In the 4G network for authentication and authorization messages and vulnerability make it "Diameter" signaling protocol information distribution vulnerable.
Positive Technologies researchers replicated the threats to the participants, they try to penetrate the mobile network achieved a 100% success. They also found that the biggest threat is a denial of service attack.
This means that builds on the previous generation of network 5G network will also inherit the same threats - such as tracking user location, access to sensitive information, and in some cases, the user will be downgraded to unsafe 3G network.
This is because the first generation of 5G network (5G non-independent) core network based on LTE, which means 5G vulnerable to the same vulnerabilities.

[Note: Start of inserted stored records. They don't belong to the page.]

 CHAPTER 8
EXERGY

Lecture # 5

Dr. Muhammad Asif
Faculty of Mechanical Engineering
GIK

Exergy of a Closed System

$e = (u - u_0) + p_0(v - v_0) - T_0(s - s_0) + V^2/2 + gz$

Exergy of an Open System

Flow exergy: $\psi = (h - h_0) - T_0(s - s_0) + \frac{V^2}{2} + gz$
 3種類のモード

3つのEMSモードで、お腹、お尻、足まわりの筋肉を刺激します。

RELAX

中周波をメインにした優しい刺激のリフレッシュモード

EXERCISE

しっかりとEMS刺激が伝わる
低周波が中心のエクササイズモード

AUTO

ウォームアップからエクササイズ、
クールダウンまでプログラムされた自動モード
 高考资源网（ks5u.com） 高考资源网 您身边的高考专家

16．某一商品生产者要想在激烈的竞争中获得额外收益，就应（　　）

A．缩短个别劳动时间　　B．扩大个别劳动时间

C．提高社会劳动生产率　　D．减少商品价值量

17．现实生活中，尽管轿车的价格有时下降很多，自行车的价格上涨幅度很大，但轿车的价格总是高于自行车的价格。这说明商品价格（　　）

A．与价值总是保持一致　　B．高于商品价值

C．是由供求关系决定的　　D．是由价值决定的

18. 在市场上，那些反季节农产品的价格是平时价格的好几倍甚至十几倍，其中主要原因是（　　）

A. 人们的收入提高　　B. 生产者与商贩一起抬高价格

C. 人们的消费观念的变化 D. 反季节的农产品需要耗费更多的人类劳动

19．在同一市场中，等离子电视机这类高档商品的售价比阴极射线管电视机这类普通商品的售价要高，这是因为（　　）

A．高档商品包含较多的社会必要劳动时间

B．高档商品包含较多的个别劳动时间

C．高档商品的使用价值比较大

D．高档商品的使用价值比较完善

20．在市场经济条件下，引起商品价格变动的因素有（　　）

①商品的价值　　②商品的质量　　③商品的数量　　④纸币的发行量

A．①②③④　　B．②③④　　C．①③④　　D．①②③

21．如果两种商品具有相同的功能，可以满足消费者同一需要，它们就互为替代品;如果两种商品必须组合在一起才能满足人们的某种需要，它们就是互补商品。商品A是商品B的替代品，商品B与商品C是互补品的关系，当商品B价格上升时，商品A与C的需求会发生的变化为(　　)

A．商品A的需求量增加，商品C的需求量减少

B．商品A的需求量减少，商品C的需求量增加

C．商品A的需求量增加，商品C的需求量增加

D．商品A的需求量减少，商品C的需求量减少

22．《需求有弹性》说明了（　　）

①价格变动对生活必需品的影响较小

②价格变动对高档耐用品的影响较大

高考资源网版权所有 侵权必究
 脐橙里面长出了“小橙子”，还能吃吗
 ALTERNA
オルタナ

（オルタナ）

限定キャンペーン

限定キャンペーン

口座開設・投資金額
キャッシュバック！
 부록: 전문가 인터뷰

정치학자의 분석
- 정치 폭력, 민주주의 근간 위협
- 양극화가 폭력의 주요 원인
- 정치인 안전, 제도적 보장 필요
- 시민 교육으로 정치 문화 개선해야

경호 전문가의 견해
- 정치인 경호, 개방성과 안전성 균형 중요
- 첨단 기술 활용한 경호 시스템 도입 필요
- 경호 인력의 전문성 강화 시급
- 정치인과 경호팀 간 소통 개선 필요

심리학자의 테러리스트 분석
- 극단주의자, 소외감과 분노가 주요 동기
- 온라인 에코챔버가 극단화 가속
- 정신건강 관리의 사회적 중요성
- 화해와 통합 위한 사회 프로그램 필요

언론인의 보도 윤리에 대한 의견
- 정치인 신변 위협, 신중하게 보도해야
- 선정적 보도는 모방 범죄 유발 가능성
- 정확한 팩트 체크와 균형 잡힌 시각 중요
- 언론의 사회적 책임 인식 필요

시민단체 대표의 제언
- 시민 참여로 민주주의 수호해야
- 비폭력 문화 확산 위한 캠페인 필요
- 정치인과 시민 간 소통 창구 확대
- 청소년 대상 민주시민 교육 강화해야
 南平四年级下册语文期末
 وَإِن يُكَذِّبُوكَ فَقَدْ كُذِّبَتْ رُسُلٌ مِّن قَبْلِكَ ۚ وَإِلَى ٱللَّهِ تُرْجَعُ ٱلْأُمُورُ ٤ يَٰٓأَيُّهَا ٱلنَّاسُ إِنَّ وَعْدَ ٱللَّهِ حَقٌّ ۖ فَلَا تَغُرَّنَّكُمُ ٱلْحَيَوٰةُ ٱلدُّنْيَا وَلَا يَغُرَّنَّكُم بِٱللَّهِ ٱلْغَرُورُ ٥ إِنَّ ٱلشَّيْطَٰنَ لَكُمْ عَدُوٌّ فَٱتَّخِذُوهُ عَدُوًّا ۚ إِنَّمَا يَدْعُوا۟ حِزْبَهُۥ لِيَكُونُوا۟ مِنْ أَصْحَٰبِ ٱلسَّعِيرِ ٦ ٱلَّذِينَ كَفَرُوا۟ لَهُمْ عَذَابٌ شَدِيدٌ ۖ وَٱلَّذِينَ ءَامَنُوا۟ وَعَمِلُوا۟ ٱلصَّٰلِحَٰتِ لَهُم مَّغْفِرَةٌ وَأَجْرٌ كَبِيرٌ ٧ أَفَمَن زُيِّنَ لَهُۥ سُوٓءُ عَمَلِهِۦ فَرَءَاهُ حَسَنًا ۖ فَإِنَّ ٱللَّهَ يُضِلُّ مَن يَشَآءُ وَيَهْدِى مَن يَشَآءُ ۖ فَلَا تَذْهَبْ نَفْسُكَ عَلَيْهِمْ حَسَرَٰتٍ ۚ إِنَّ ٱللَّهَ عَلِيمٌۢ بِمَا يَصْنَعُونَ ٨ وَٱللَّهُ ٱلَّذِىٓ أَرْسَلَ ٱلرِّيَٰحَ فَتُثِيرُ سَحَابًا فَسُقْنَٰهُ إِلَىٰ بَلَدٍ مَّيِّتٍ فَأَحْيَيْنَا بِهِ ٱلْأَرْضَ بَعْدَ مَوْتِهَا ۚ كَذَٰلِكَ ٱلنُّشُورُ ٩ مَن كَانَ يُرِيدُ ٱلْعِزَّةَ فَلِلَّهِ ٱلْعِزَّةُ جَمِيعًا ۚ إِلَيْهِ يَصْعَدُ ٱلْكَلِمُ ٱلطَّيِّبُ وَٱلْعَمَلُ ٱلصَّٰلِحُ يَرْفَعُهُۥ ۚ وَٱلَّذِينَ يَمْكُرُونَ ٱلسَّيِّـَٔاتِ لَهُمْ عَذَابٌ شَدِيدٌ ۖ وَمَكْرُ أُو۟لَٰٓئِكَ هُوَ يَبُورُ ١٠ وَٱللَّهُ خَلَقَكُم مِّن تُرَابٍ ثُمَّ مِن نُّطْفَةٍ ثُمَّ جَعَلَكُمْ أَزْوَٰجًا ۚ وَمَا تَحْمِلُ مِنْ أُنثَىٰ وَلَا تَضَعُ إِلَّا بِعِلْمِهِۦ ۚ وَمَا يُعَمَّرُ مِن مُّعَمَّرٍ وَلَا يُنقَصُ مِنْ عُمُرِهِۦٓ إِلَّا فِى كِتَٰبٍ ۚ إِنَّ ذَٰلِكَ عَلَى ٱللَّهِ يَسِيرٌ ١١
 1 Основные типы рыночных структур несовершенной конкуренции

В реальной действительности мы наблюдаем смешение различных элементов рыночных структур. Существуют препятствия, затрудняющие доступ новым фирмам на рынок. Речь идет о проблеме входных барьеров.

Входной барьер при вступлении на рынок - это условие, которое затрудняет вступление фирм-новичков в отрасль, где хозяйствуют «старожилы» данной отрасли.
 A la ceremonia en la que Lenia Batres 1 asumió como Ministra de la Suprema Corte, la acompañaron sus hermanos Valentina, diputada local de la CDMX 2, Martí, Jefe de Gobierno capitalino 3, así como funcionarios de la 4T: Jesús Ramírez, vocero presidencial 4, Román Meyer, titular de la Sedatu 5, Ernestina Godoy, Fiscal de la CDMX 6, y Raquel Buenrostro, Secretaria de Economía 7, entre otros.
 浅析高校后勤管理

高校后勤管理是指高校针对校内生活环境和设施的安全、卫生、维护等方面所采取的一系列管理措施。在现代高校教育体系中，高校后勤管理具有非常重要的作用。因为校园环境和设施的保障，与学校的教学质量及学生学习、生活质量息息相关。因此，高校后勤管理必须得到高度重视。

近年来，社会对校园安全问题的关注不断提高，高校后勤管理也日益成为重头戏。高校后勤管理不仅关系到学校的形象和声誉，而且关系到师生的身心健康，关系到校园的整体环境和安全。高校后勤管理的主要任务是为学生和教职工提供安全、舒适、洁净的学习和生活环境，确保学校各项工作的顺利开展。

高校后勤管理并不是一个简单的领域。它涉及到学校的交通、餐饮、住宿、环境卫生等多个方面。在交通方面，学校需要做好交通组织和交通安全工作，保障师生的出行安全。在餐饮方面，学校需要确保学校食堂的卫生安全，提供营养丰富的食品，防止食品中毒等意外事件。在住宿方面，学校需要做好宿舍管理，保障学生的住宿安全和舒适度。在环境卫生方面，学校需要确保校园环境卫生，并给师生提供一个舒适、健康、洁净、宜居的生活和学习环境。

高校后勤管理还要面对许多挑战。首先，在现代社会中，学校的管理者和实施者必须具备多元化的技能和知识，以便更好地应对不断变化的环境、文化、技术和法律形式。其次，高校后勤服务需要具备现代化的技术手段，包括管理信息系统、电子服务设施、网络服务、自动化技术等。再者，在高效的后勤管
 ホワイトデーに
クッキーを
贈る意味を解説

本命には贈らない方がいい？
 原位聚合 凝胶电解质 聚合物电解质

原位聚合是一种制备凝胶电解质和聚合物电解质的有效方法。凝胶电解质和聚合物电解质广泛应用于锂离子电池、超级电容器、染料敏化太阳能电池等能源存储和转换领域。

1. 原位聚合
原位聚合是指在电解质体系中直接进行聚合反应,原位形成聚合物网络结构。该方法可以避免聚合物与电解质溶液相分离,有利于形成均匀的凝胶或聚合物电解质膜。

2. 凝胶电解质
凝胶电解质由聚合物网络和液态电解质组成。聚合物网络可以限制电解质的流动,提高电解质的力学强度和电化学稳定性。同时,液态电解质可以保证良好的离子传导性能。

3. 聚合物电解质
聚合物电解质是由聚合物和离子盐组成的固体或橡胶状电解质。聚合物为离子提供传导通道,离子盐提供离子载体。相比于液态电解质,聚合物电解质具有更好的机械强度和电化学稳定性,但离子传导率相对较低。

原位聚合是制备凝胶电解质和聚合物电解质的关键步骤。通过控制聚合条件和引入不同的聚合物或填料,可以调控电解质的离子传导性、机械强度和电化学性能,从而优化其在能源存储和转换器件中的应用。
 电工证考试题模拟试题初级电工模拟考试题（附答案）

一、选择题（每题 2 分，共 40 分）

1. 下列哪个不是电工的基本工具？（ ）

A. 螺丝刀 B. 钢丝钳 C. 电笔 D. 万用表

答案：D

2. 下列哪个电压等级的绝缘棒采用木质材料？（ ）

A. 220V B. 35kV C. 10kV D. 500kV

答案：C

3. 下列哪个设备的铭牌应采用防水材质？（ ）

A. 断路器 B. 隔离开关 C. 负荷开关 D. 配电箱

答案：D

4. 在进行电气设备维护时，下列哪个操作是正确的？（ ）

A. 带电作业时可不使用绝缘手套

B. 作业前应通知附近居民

. "Many of the major mobile operators have launched its 5G network, so the industry need to ensure the safety and centrality in the network design to avoid any repetition of past mistakes" Dmitry Kurbatov Positive Technologies chief technology officer, said: "If you let it development, the 5G network will be unable to avoid being affected by the same vulnerabilities on the network generation. security as a means to further develop afterwards means, inevitably there will be problems, and operators will be forced to transform security, to the existing network pressure. budget trying to temporarily correct the error, usually lead to new solutions not well integrated into the existing network architecture. "
Other vulnerabilities diameter of protocol means that external actors can track the subscriber location and access to subscriber-sensitive information that can be used to intercept voice calls, thus bypassing the restrictions on mobile services. Today, mobile operators do not have the resources and equipment operators to carry out in-depth analysis of traffic, which makes them difficult to distinguish between fake and legitimate users.
Kurbatov added: "At present, operators ignored the cross-reference information to verify the user's position to be able to filter false messages between legitimate messages and mobile operators can not afford to stop operating pressure, so they need to be able to stop illegal messages. the solution does not affect network performance or user access to the network using the threat detection system requires proper filtering of the incoming message, the system can analyze real-time traffic signal and detects an external host of illegal activities and mark in accordance with GSMA guidelines configuration errors . "
The full report is available at Positive Technologies website found on.